◆ Data:

__________

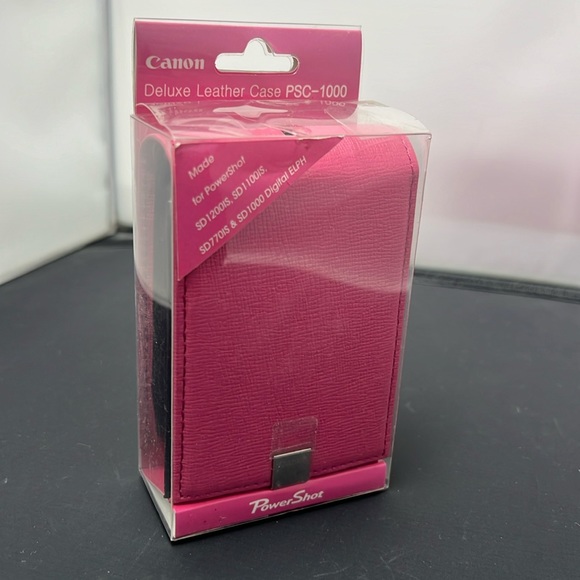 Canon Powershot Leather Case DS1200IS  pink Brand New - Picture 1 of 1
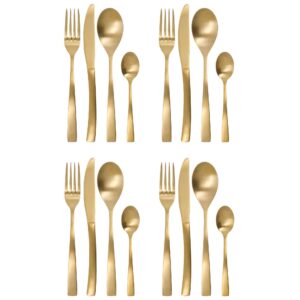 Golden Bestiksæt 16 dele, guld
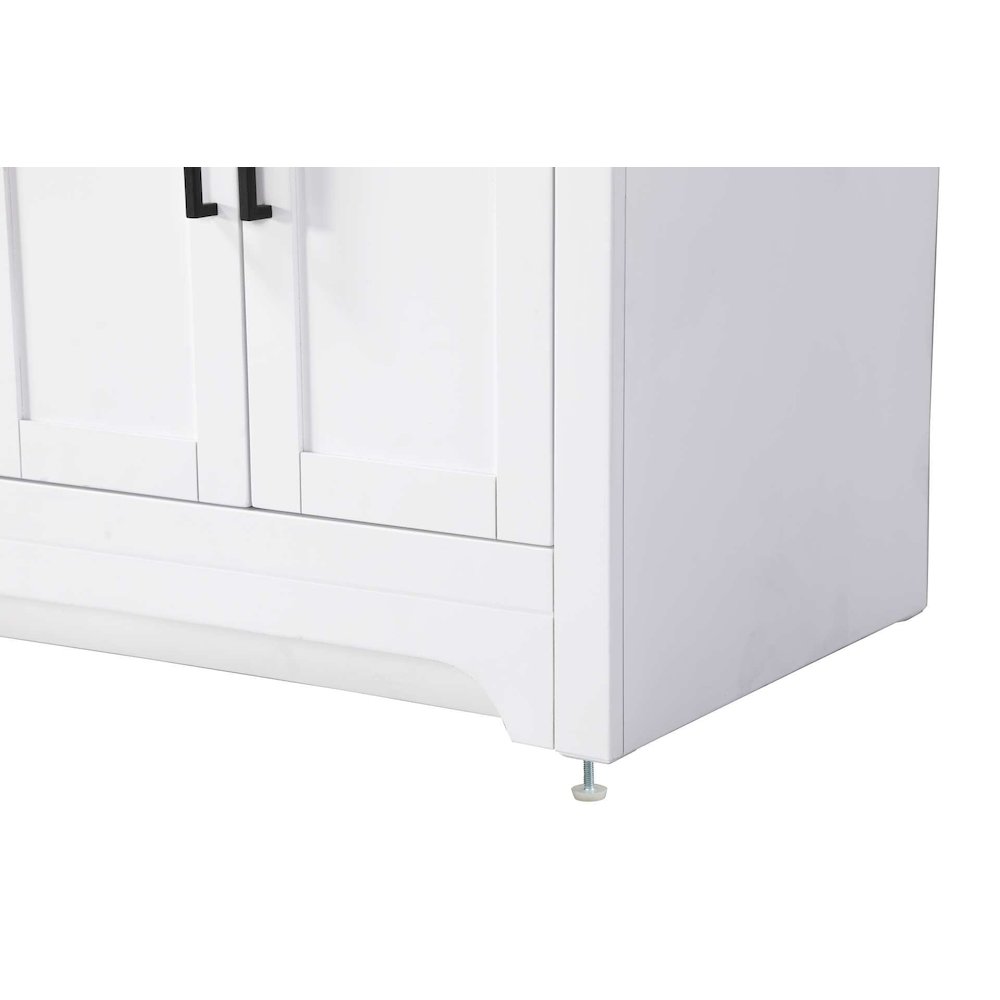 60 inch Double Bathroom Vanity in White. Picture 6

__________

◆ Goal of the exercise: Without the pictures, transcribe the listing above exactly.

◆ Exercise solution:
 Canon Powershot Leather Case DS1200IS  pink Brand New - Picture 1 of 1
 Golden Bestiksæt 16 dele, guld
 60 inch Double Bathroom Vanity in White. Picture 6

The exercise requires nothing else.